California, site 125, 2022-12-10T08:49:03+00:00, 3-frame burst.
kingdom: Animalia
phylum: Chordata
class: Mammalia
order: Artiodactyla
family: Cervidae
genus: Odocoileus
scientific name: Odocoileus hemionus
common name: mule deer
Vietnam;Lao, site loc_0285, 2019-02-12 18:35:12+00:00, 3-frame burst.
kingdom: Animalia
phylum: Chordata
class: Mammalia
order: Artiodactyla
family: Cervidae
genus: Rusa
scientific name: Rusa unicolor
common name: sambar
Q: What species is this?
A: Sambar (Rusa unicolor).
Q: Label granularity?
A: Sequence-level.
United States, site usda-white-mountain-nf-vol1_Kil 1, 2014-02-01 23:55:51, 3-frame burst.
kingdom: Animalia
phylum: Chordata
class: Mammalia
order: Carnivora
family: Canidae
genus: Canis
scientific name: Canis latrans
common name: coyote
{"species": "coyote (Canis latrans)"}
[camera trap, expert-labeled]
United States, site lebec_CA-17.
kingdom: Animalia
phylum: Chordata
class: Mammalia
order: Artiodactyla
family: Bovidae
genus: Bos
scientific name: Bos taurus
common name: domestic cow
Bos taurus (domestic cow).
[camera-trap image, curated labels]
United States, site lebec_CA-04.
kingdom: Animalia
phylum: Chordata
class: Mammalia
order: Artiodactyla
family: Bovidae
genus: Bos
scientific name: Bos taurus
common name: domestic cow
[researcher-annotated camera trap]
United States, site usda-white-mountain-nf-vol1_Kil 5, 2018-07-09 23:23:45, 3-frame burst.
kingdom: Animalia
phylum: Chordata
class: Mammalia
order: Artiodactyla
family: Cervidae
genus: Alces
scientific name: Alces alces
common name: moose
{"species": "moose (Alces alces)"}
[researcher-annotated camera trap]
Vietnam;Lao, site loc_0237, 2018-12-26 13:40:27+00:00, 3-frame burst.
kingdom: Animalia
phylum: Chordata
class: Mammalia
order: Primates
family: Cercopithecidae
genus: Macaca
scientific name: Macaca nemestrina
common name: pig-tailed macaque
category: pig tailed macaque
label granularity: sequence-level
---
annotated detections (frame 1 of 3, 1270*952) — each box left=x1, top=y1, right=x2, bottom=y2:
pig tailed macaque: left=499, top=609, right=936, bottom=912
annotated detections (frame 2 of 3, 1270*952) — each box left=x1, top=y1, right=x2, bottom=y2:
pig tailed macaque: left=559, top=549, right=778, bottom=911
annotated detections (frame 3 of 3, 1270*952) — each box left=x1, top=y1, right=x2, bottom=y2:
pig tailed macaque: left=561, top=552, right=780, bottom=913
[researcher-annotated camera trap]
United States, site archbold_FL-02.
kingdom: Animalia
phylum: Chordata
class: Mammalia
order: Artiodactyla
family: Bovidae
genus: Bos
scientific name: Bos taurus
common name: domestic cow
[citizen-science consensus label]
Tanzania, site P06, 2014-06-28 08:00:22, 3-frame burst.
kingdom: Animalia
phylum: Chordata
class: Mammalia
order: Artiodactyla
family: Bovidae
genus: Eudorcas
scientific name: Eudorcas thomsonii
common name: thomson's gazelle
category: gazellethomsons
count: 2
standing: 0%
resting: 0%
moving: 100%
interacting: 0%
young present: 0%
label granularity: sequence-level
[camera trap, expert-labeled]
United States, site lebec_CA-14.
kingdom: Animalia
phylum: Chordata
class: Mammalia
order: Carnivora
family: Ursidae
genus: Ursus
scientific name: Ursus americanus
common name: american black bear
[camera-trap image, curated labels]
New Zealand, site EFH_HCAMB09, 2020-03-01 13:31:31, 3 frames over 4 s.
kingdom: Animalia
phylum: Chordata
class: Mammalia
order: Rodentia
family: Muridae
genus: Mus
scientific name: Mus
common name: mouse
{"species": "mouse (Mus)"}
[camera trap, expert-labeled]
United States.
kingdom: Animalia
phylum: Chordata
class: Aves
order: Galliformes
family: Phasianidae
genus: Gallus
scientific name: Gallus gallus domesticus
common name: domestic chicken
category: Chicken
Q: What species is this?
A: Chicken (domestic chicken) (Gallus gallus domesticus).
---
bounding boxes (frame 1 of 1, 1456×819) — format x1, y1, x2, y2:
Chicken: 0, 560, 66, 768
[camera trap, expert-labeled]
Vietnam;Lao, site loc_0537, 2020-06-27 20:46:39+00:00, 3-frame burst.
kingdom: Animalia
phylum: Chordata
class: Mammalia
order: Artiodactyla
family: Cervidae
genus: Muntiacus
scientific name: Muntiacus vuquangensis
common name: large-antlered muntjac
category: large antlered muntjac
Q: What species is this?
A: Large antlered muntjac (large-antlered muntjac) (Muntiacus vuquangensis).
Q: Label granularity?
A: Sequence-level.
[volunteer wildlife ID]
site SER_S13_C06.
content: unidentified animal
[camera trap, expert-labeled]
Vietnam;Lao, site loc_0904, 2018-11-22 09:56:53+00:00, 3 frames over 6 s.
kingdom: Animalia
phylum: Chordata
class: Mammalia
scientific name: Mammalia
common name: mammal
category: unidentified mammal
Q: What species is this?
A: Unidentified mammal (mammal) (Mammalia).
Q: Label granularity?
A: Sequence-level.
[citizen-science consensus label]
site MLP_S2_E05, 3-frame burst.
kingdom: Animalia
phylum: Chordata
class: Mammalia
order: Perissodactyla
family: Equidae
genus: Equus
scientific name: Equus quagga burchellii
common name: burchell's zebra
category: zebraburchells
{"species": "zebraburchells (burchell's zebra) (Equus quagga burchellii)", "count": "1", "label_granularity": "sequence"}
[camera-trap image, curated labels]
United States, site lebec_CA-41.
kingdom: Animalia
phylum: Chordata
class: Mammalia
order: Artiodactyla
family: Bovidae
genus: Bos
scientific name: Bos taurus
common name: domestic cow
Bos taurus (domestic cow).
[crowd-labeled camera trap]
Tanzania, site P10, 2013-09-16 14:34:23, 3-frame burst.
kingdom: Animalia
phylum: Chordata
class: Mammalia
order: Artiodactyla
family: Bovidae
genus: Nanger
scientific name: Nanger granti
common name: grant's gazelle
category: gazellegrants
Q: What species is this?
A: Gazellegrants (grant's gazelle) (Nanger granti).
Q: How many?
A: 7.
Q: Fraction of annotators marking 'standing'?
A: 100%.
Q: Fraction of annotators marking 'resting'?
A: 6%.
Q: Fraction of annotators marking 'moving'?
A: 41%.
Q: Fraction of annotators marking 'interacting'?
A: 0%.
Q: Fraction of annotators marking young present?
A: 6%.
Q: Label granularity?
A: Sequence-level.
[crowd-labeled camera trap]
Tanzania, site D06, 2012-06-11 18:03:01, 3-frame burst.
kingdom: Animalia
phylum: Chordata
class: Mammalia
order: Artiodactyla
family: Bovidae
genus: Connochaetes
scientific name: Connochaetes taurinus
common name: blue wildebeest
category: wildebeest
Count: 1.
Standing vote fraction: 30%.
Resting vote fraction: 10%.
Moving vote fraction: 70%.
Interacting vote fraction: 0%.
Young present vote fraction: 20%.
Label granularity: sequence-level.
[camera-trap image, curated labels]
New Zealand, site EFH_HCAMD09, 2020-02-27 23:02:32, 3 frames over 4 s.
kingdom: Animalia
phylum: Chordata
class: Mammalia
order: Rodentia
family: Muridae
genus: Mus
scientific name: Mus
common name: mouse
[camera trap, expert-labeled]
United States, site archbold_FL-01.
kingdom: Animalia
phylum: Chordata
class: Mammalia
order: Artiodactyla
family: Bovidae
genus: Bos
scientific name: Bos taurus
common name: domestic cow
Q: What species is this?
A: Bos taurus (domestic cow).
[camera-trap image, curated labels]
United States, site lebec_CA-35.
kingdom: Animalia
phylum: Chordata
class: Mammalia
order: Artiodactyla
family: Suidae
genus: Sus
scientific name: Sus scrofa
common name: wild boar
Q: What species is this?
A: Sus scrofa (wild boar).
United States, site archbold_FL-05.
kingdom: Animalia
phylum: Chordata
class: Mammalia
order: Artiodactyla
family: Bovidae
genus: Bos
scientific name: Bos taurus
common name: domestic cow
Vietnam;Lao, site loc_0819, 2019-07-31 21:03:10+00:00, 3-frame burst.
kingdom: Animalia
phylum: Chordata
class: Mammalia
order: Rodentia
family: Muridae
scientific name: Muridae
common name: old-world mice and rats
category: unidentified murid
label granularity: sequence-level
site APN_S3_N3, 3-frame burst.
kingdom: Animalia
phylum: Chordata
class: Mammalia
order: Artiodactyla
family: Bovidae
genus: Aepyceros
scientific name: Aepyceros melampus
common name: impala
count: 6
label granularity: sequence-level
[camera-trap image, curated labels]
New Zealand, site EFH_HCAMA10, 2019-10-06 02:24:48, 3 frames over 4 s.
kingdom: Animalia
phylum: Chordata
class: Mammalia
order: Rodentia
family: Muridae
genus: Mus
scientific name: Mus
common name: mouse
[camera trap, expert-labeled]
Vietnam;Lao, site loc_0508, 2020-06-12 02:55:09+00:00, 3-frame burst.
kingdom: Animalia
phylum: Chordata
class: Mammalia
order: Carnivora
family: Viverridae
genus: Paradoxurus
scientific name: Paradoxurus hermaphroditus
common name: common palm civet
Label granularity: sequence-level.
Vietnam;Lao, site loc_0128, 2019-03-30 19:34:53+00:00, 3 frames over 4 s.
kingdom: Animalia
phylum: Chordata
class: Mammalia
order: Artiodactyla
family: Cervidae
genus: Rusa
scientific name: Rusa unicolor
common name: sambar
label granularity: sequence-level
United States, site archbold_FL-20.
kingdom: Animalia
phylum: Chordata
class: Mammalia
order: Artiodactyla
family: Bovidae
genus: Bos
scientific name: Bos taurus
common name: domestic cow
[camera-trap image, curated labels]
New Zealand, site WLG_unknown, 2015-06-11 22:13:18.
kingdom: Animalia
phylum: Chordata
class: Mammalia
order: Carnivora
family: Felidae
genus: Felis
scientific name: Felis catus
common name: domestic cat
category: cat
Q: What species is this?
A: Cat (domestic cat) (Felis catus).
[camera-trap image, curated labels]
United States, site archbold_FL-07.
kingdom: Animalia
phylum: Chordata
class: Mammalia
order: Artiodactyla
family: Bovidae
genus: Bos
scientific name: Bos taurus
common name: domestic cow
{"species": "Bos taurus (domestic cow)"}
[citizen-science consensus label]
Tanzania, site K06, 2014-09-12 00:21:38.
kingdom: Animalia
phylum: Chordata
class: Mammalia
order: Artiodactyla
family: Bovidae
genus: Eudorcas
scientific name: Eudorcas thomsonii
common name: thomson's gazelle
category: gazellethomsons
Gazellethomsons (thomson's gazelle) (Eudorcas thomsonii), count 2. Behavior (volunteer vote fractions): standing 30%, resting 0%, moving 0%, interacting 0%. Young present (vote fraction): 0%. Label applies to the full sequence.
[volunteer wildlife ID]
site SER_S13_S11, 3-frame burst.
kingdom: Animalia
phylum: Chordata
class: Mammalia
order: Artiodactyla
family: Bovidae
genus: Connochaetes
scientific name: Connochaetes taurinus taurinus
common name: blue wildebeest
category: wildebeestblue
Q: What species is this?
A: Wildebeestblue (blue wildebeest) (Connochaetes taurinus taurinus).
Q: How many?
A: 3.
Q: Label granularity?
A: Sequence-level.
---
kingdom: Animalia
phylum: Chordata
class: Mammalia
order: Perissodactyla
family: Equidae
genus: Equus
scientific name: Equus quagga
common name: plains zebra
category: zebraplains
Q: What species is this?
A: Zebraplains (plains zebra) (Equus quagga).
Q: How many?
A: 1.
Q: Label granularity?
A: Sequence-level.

Task:
Show the lines where the word "Connochaetes" appears in the entries.

Exercise output:
genus: Connochaetes
scientific name: Connochaetes taurinus
genus: Connochaetes
scientific name: Connochaetes taurinus taurinus
A: Wildebeestblue (blue wildebeest) (Connochaetes taurinus taurinus).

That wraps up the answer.